Tuesday, September 26, 2006

"Driving bandwidth costs up means stealing the percentage share of the total audience from others. The higher the costs, the fewer can compete."


neutral
Originally uploaded by benbarren.
It's pretty boring people who complain about YouTube's $1m a month in bandwith, when google spends hundreds of millions or was that a couple billion on pipes, bandwith and the like. "The Google Test" is certainly getting a bi-polar response from people. Decide yourself, I lean more towards the argument than against when analysing YouTube's cost line and market leadership.

Proving the advertising case is different tho to the Google Test Thesis, but Targeted TV Ads I think will happen within 24 months, actually less. It's definitely where the next Adsense type play will come from - And at moment, it could be Google, YouTube or a startup that invent the technology and become the default video ad standard.

William Jolitz on VentureBeat : "Driving bandwidth costs up means stealing the percentage share of the total audience from others. The higher the costs, the fewer can compete. It’s a bold strategy not for the timid businessman or investor.

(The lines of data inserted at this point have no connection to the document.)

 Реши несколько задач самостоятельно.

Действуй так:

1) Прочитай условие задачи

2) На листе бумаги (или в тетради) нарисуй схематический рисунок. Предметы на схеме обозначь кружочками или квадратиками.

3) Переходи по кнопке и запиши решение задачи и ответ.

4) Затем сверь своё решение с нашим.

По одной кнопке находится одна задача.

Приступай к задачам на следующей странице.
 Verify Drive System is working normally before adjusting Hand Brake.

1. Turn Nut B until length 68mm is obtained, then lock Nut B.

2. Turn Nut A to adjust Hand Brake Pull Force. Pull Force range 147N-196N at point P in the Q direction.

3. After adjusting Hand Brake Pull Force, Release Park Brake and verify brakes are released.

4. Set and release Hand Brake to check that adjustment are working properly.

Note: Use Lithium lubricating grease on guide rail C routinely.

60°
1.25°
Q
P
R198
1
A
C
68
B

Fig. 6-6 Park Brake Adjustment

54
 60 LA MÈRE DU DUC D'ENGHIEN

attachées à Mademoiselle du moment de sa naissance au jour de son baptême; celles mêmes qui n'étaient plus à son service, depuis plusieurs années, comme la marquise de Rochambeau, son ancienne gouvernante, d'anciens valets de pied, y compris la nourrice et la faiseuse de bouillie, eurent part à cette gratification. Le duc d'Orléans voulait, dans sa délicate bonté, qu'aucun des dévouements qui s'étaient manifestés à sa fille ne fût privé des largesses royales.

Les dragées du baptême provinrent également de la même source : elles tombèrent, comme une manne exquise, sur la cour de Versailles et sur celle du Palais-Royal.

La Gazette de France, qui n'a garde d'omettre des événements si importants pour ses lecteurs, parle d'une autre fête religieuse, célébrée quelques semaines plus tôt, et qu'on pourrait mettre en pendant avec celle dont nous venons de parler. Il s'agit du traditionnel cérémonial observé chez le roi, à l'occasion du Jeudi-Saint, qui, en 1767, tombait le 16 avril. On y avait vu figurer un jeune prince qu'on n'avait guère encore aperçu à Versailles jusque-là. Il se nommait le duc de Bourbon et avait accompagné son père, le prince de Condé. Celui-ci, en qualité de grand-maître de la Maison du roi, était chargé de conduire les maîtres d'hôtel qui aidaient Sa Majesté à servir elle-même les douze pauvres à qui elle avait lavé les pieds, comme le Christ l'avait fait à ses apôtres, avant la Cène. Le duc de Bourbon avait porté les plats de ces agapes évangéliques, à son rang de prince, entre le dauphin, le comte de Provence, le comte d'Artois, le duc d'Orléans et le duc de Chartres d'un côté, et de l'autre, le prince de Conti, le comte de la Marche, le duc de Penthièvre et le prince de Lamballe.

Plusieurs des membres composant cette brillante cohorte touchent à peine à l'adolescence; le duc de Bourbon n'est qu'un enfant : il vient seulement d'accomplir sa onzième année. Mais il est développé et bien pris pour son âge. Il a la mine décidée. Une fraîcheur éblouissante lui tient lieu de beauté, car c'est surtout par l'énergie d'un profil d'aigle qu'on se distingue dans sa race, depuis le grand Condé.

Like the oil barons of another age (where do you think we got Stanford University), getting the corner on the market is mostly keeping everyone else out of it."

Fortune, care of New Webguru-RRW : "Schmidt's most compelling point -- and the most visible glimmer of a method to Google's madness -- is the power behind the not-so-secret data centers Google is building, particularly a 30-acre facility in Oregon whose existence he references without provocation. "That massive investment should translate into the ability to build applications that are impossible for our competitors to offer, just because we can handle the scale," says Schmidt."